If Hernandez had another minor league option remaining, I still believe Eider Torres would have been sent back to Triple-A Norfolk. Though not the second coming of Ozzie Smith, Hernandez is more capable of backing up Freddie Bynum at short.
Cal Ripken is coming back to Camden Yards, but not to play shortstop. He'll be joined Monday by his brother, Bill, the staff of the Cal Ripken Sr. Foundation, youth from the Boys & Girls Clubs of Metro Baltimore and members of area law enforcement to celebrate the final stop of the 2008 Play Ball Tour For Kids. The event will feature a clinic and Quickball demonstration.
Somebody tackle Cal and keep him there so he's more of a presence at Camden Yards. Billy, too. And anybody seen Brooks lately?
Steve Trachsel needs a solid start tonight, and he's facing the right team. He allowed two runs in 16 innings against the Royals last season. If Trachsel is knocked around tonight, it's hard to justify keeping him in the rotation.
Former Oriole Sidney Ponson was fined an undisclosed amount for his actions during last night's bench-clearing incident in Seattle. Richie Sexson has been suspended six games and fined for "violent and aggressive actions" - a phrase that also describes his approach to hitting.
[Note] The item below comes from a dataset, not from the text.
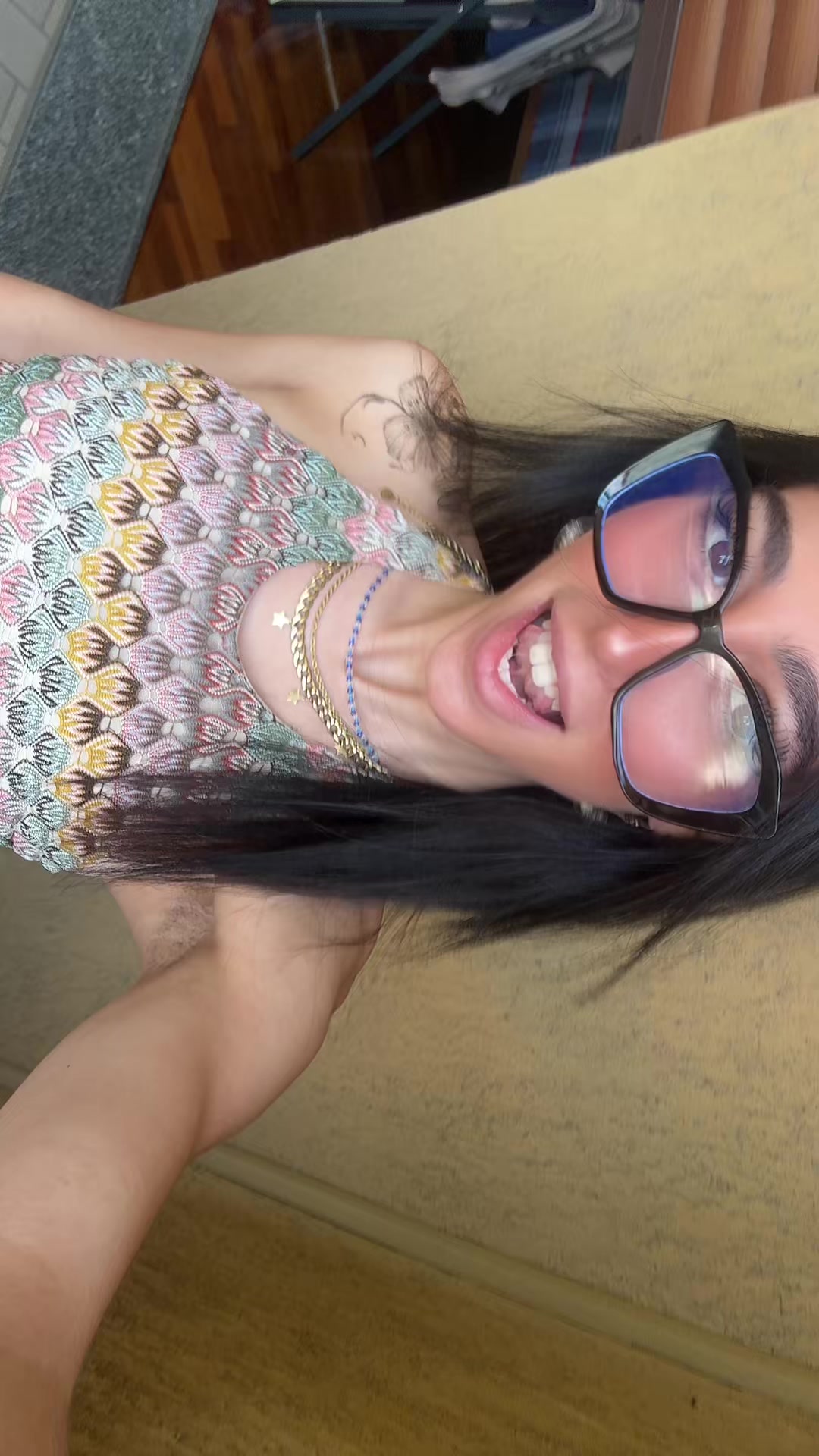 @stellina 🌟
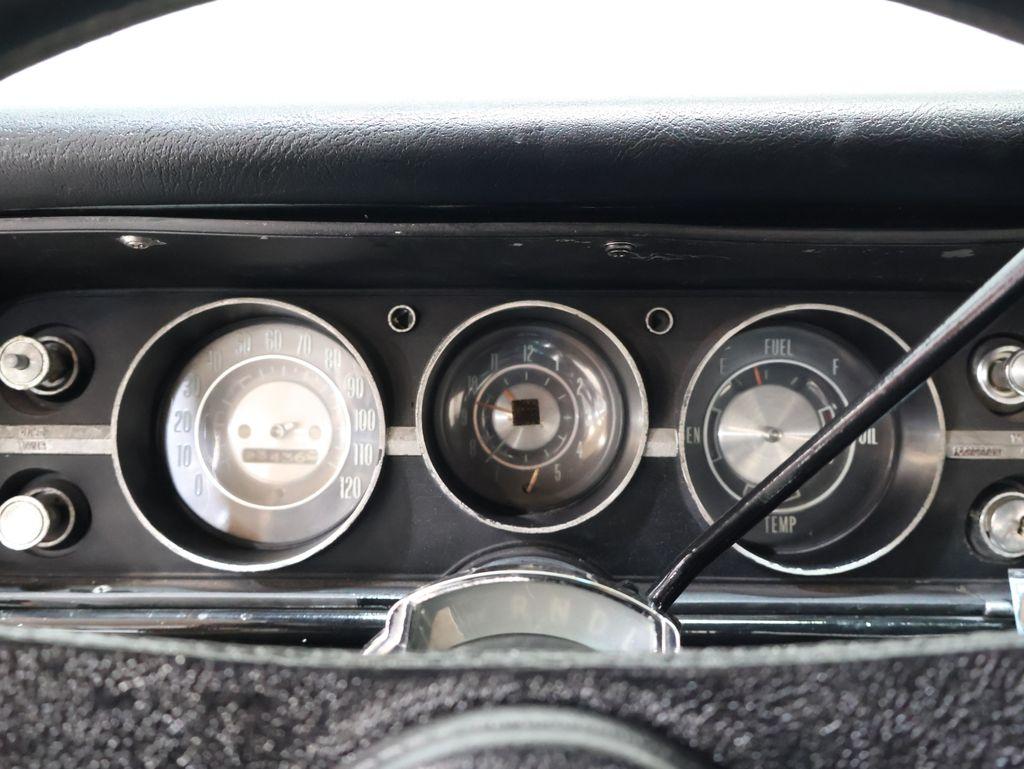 ChevroletChevelle18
Down on the farm, Luis Montanez and Jeff Nettles hit back-to-back homers last night for Double-A Bowie. Montanez has five homers this season.
Norfolk's Luis Terrero had four more hits yesterday and is batting .360. His 27 RBIs lead all Orioles minor leaguers.
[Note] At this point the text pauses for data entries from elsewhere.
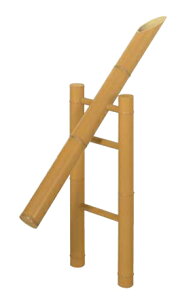 ubNtCf[ ^JV[ u|ǂv̍{ii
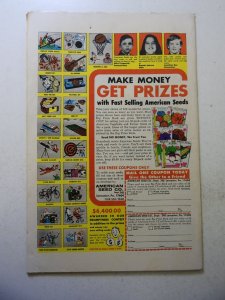 Conan the Barbarian #27 (1973) VG+ Condition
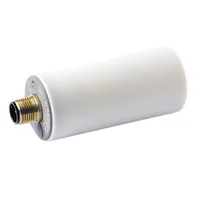 Rechner Sensors KAS-80-30-IL20/UL10-D30-PTFE-Y10-ET-HP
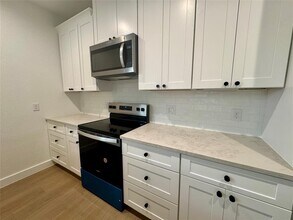 5911 Coventry Ln in Austin, TX - Building Photo - Building Photo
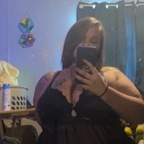 Onlyfans leak kikibaileybaby 

 profile picture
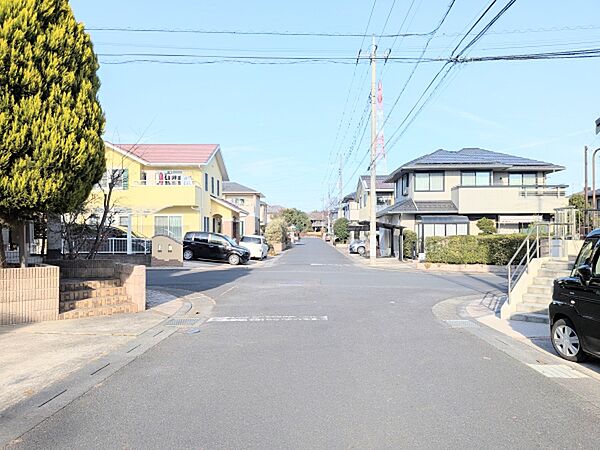 その他を拡大表示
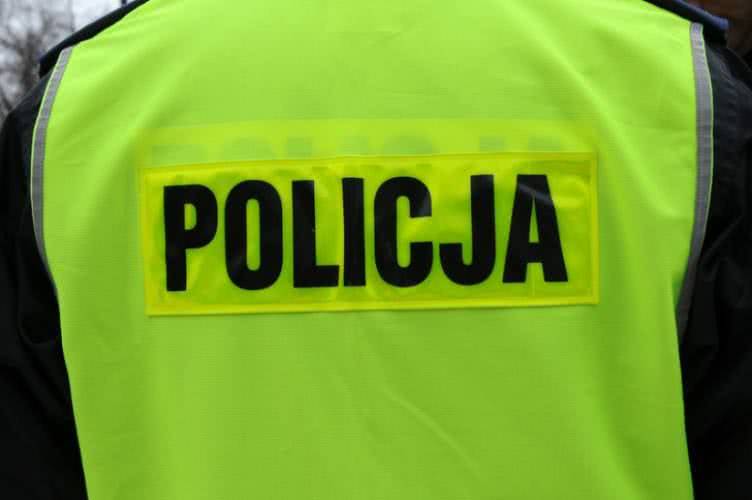Kilkadziesiąt osób szukało zaginionej staruszki, a ona była u krewnych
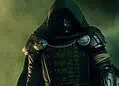Marvel's exclusive Avengers: Doomsday SDCC trailer reveals new footage of Doctor Doom, his tragic past, his connection to the Fantastic Four, and his terrifying multiversal plan.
Congratulations to my good friend (and former Orioles PR director) John Maroon, whose firm, Maroon PR, was chosen to represent The Carmelo Anthony Foundation.
The Baltimore-based firm will oversee the growth and public relations outreach surrounding Anthony's Foundation, established in 2005, and philanthropic efforts.
I promised John that I wouldn't ask whether it also comes with a designated driver.
Among the Foundation's activities are Anthony's annual H.O.O.D Movement 3-on-3 Challenge, fundraising events in Denver and Syracuse, and his multi-city rollout of A Very Melo Christmas later this year.
A warning to Anthony: If you play hoops with John, just know that he hacks. I still carry bruises from past spring training pickup games. Make sure he's on your team. That reduces the risk by at least 50 percent.